Ich bedeutete Harris, daß wir dermalen verschiedene Meilen von einem Wirtshause entfernt seien; da warf er seinen Haß auf den Fluß! »Wozu denn solch ein Fluß nütze sei, und ob denn alle, die ihn befahren, dazu verdammt sein müßten, vor Durst umzukommen?«

Wenn Harris in diese Stimmung gerät, so ist es immer das beste, ihn gewähren zu lassen. Dann pumpt er sich leer und wird wieder ruhig. Ich erinnerte ihn daran, daß wir ja im Korbe kondensierte Limonade hätten, sowie einen Maßkrug Wasser im Vordersteven des Boots, und daß man diese zwei Stoffe nur zu mischen brauche, um einen kühlen, erfrischenden Trunk herzustellen.

Da fing er an, über Limonade und derartiges Sonntagsschulgeläpper, wie er es nannte, loszuziehen, über Ingwerwein, Himbeersaft usw. Er meinte, all das Zeug verursache nur Magenverstimmung und verderbe Leib und Seele gleicherweise; die Hälfte all der Verbrechen, die in Kapland verübt würden, kämen auf ihre Rechnung. Er müsse nun aber absolut etwas zu trinken haben; mit diesen Worten kletterte er nach dem Vordersteven hinüber und suchte nach der Flasche. Sie war natürlich wieder zuunterst im Korb und schien etwas Schwierigkeiten machen zu wollen, und er mußte sich immer tiefer über den Korb beugen. Da er zu gleicher Zeit auch steuern wollte und über seinem Kramen im Korbe die Aussicht verloren hatte, steuerte er in der falschen Richtung, so daß das Boot ans Ufer anfuhr und einen Stoß empfing, der ihn kopfüber in den Korb hineinwarf.
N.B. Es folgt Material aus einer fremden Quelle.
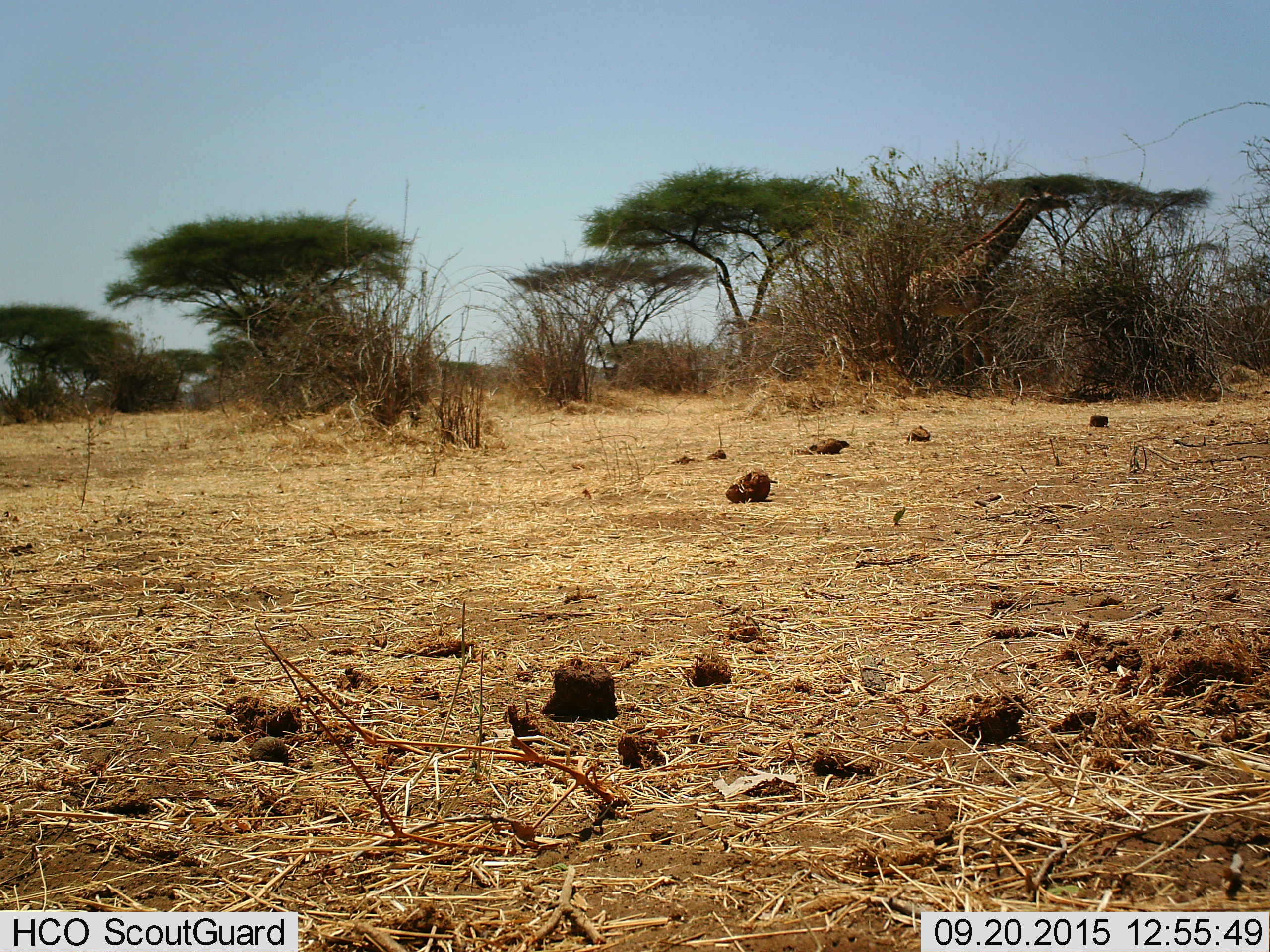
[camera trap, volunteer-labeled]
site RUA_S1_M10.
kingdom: Animalia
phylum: Chordata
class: Mammalia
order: Artiodactyla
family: Giraffidae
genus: Giraffa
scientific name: Giraffa camelopardalis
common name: giraffe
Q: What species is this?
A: Giraffe (Giraffa camelopardalis).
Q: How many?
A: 1.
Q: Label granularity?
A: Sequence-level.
Während er die Beine gen Himmel streckte, hielt er sich wie der grimme Tod mit den Händen an beiden Seiten des Bootes fest und wagte nicht, sich zu rühren, aus Furcht, vollends über Bord zu fallen; in dieser Stellung mußte er bleiben, bis ich herangekommen war, ihn an den Beinen ergriff und zurückzog, was ihn natürlich noch wilder machte, als er ohnehin schon war.

*

Wir hielten unter den Weiden bei Kempton Park, um unser Gabelfrühstück einzunehmen. Es ist ein schönes Fleckchen Erde; eine anmutige ebene Wiese zieht sich am Wasser hin; Weiden hängen drüber her. Wir waren eben beim dritten Gange unserer Mahlzeit – Brot und Eingemachtem – angelangt, als ein Mann in Hemdärmeln und kurzer Pfeife daher kam und uns fragte, ob wir auch wüßten, daß unser Lager da ein gesetzwidriger Akt sei. Wir sagten, wir seien in unserer Betrachtung der Angelegenheit noch nicht so weit gediehen, um über diesen Punkt zu einem definitiven Schlusse kommen zu können; wir wollten aber, falls er uns sein Ehrenwort als Gentleman gebe, daß wir gesetzwidrig handelten, solches ohne weiteres Zögern glauben.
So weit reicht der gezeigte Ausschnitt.